[Image entries on named regions]
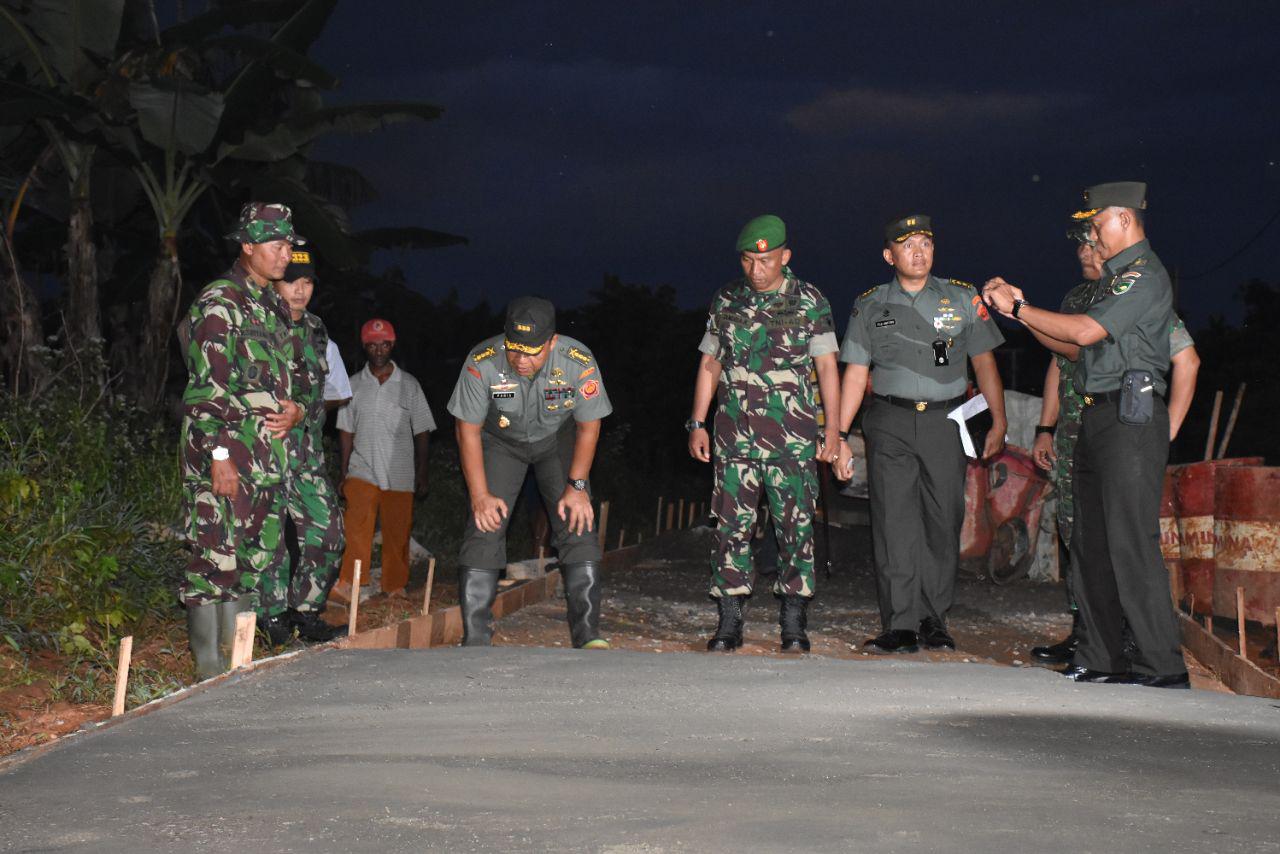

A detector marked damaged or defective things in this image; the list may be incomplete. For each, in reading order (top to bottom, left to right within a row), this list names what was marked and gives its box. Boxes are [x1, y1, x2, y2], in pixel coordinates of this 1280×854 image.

rusty metal barrel [1208, 463, 1280, 624]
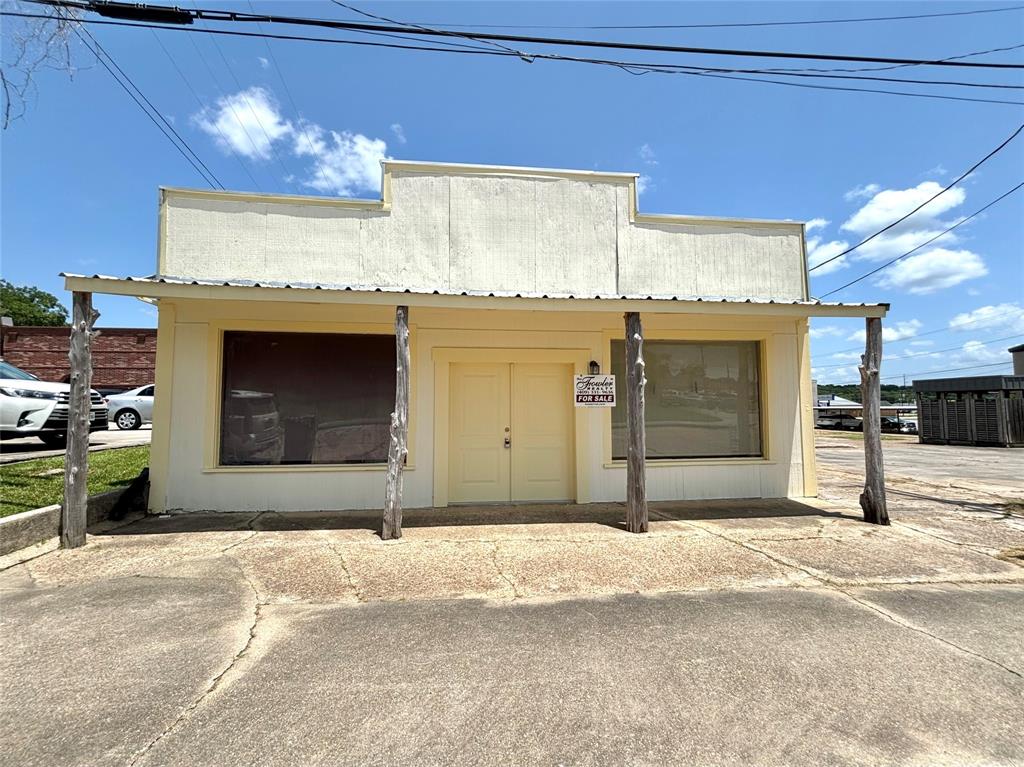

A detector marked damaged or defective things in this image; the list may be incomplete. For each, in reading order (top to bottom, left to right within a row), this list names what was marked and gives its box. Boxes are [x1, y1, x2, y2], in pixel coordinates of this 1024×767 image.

crack in concrete [127, 557, 266, 765]
crack in concrete [489, 536, 520, 598]
cracked concrete pavement [2, 442, 1024, 765]
crack in concrete [831, 585, 1024, 684]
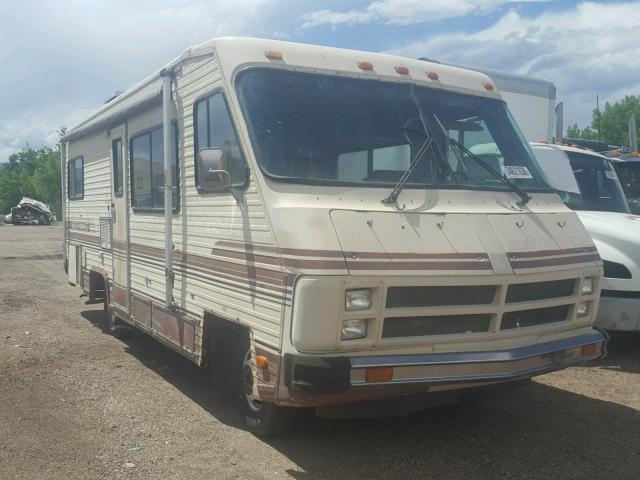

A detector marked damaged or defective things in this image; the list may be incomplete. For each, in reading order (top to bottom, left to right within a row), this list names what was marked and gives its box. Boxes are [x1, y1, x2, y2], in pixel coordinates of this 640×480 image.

rusty panel [132, 294, 151, 328]
rusty panel [152, 306, 195, 354]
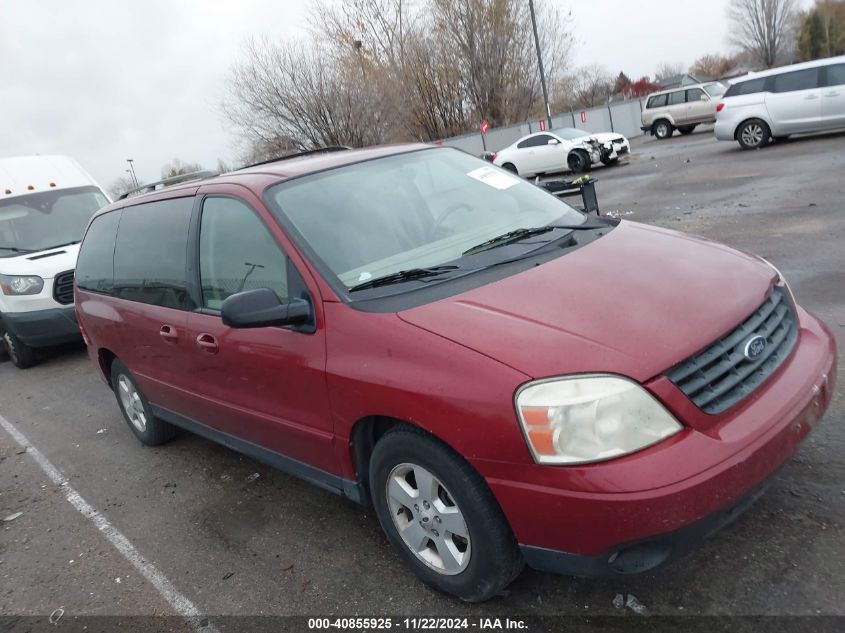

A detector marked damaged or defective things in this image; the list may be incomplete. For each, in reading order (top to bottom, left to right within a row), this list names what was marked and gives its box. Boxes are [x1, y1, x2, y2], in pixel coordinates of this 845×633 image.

damaged vehicle [76, 146, 836, 600]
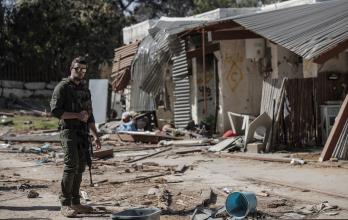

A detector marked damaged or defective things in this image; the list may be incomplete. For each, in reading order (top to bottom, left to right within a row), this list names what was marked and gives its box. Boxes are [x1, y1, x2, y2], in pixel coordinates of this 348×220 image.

damaged house [110, 0, 346, 155]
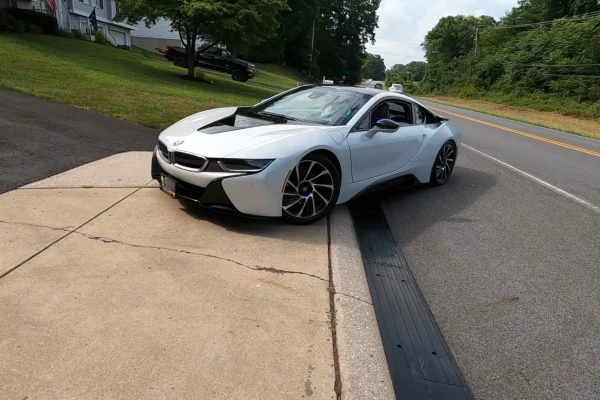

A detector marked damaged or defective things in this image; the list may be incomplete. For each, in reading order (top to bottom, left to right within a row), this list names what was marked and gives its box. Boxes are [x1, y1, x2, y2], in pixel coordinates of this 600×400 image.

driveway crack [74, 230, 328, 282]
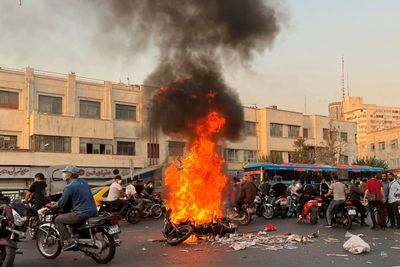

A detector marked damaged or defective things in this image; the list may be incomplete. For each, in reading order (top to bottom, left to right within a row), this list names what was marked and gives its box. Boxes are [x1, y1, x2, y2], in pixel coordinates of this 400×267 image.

burnt motorcycle [162, 209, 236, 247]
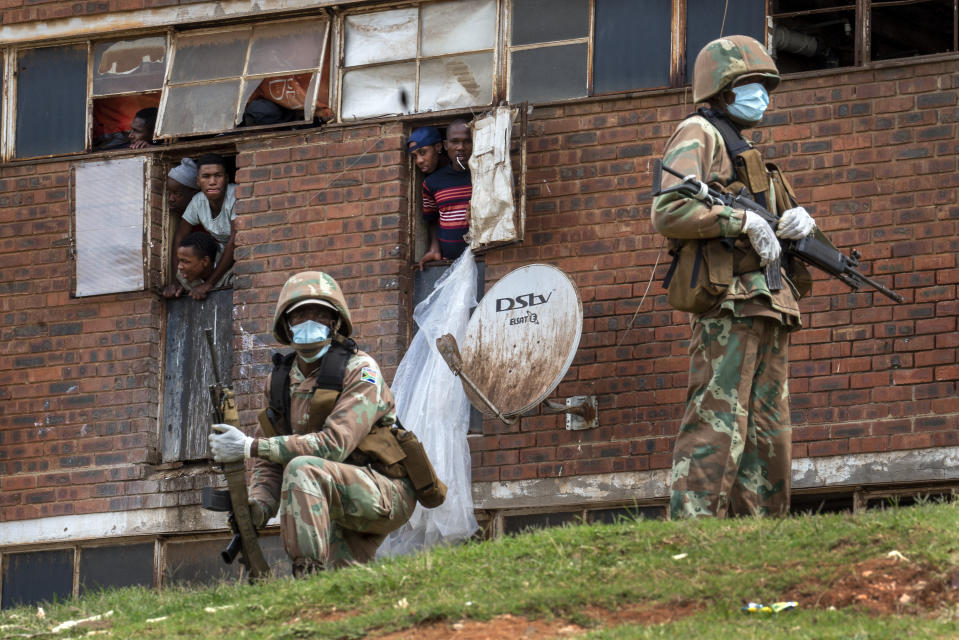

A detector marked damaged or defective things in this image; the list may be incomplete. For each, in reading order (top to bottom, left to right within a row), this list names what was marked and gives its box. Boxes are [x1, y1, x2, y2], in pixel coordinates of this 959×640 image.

broken window pane [15, 44, 86, 158]
broken window pane [92, 36, 167, 96]
broken window pane [158, 81, 239, 135]
broken window pane [171, 28, 249, 83]
broken window pane [248, 20, 326, 75]
broken window pane [342, 62, 416, 119]
broken window pane [346, 8, 418, 66]
broken window pane [420, 52, 496, 111]
broken window pane [422, 0, 496, 57]
broken window pane [510, 42, 584, 104]
broken window pane [512, 0, 588, 45]
broken window pane [596, 0, 672, 92]
broken window pane [688, 0, 764, 82]
broken window pane [772, 0, 856, 72]
broken window pane [872, 0, 956, 61]
broken window pane [76, 156, 146, 296]
rusty metal sheet [460, 264, 584, 418]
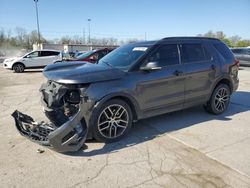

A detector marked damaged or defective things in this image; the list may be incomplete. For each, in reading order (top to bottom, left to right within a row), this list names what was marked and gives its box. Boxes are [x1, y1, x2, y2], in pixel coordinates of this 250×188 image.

detached front bumper [11, 86, 92, 153]
crumpled hood [43, 61, 126, 83]
cracked pavement [0, 67, 250, 187]
damaged gray suv [12, 37, 239, 153]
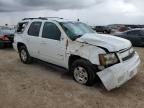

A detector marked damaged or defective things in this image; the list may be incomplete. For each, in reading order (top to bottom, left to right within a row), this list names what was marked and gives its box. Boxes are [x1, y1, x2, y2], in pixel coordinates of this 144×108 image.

wrecked vehicle [12, 17, 141, 90]
dented hood [76, 33, 132, 52]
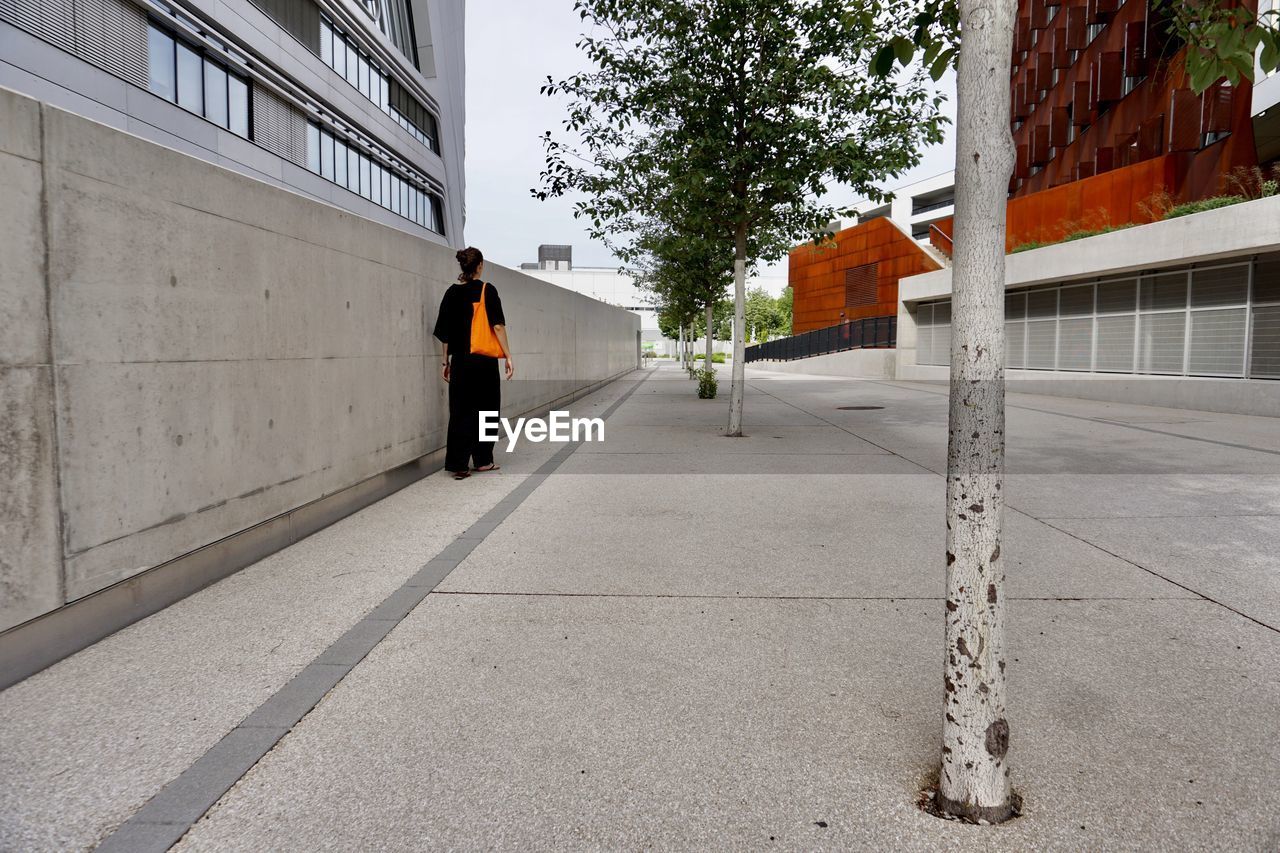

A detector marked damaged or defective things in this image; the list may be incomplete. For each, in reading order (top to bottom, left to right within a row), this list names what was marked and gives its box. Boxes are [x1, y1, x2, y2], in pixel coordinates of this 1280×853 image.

* Task requirements:
Please recast every line of the entries above as a Markdown table with the columns "No." and "Text", numbering the rows in order and skipping blank lines. Leave the pictures out.

* Reply:
| No. | Text |
|---|---|
| 1 | A detector marked damaged or defective things in this image; the list may be incomplete. For each, in reading order (top to bottom, left to right within a row), this list names what was marked and gives its box. Boxes are [x1, y1, x2, y2], in pixel coordinates of this 1280×854 image. |
| 2 | rusty metal barrel [1208, 463, 1280, 624] |
| 3 | A detector marked damaged or defective things in this image; the list may be incomplete. For each, in reading order (top to bottom, left to right within a row), this list names what was marked and gives its box. Boxes are [x1, y1, x2, y2], in pixel coordinates of this 1024×767 image. |
| 4 | crack in concrete [127, 557, 266, 765] |
| 5 | crack in concrete [489, 536, 520, 598] |
| 6 | cracked concrete pavement [2, 442, 1024, 765] |
| 7 | crack in concrete [831, 585, 1024, 684] |
| 8 | A detector marked damaged or defective things in this image; the list may be incomplete. For each, in reading order (top to bottom, left to right within a row), this list names what was marked and gives its box. Boxes are [x1, y1, x2, y2], in pixel coordinates of this 640×480 image. |
| 9 | rusty panel [132, 294, 151, 328] |
| 10 | rusty panel [152, 306, 195, 354] |
| 11 | A detector marked damaged or defective things in this image; the list may be incomplete. For each, in reading order (top to bottom, left to right within a row), this list names what was marked and gives its box. Boxes are [x1, y1, x2, y2], in pixel coordinates of this 845×633 image. |
| 12 | damaged vehicle [76, 146, 836, 600] |
| 13 | A detector marked damaged or defective things in this image; the list may be incomplete. For each, in reading order (top to bottom, left to right within a row), this list names what was marked and gives its box. Boxes are [x1, y1, x2, y2], in pixel coordinates of this 348×220 image. |
| 14 | damaged house [110, 0, 346, 155] |
| 15 | A detector marked damaged or defective things in this image; the list may be incomplete. For each, in reading order (top to bottom, left to right within a row), this list names what was marked and gives its box. Boxes are [x1, y1, x2, y2], in pixel coordinates of this 600×400 image. |
| 16 | driveway crack [74, 230, 328, 282] |
| 17 | A detector marked damaged or defective things in this image; the list may be incomplete. For each, in reading order (top to bottom, left to right within a row), this list names what was marked and gives its box. Boxes are [x1, y1, x2, y2], in pixel coordinates of this 400×267 image. |
| 18 | burnt motorcycle [162, 209, 236, 247] |
| 19 | A detector marked damaged or defective things in this image; the list may be incomplete. For each, in reading order (top to bottom, left to right within a row), this list names what was marked and gives its box. Boxes are [x1, y1, x2, y2], in pixel coordinates of this 959×640 image. |
| 20 | broken window pane [15, 44, 86, 158] |
| 21 | broken window pane [92, 36, 167, 96] |
| 22 | broken window pane [158, 81, 239, 135] |
| 23 | broken window pane [171, 28, 249, 83] |
| 24 | broken window pane [248, 20, 326, 75] |
| 25 | broken window pane [342, 62, 416, 119] |
| 26 | broken window pane [346, 8, 418, 66] |
| 27 | broken window pane [420, 52, 496, 111] |
| 28 | broken window pane [422, 0, 496, 57] |
| 29 | broken window pane [510, 42, 584, 104] |
| 30 | broken window pane [512, 0, 588, 45] |
| 31 | broken window pane [596, 0, 672, 92] |
| 32 | broken window pane [688, 0, 764, 82] |
| 33 | broken window pane [772, 0, 856, 72] |
| 34 | broken window pane [872, 0, 956, 61] |
| 35 | broken window pane [76, 156, 146, 296] |
| 36 | rusty metal sheet [460, 264, 584, 418] |
| 37 | A detector marked damaged or defective things in this image; the list may be incomplete. For each, in reading order (top to bottom, left to right within a row), this list names what was marked and gives its box. Boxes are [x1, y1, x2, y2], in pixel coordinates of this 250×188 image. |
| 38 | detached front bumper [11, 86, 92, 153] |
| 39 | crumpled hood [43, 61, 126, 83] |
| 40 | cracked pavement [0, 67, 250, 187] |
| 41 | damaged gray suv [12, 37, 239, 153] |
| 42 | A detector marked damaged or defective things in this image; the list may be incomplete. For each, in reading order (top to bottom, left to right within a row), this list names what was marked and gives its box. Boxes are [x1, y1, x2, y2], in pixel coordinates of this 144×108 image. |
| 43 | wrecked vehicle [12, 17, 141, 90] |
| 44 | dented hood [76, 33, 132, 52] |
| 45 | A detector marked damaged or defective things in this image; the list may be incomplete. For each, in reading order (top to bottom, left to right within a row), this list names what was marked and gives its box. Boxes are [x1, y1, x2, y2], in pixel coordinates of this 1280×853 image. |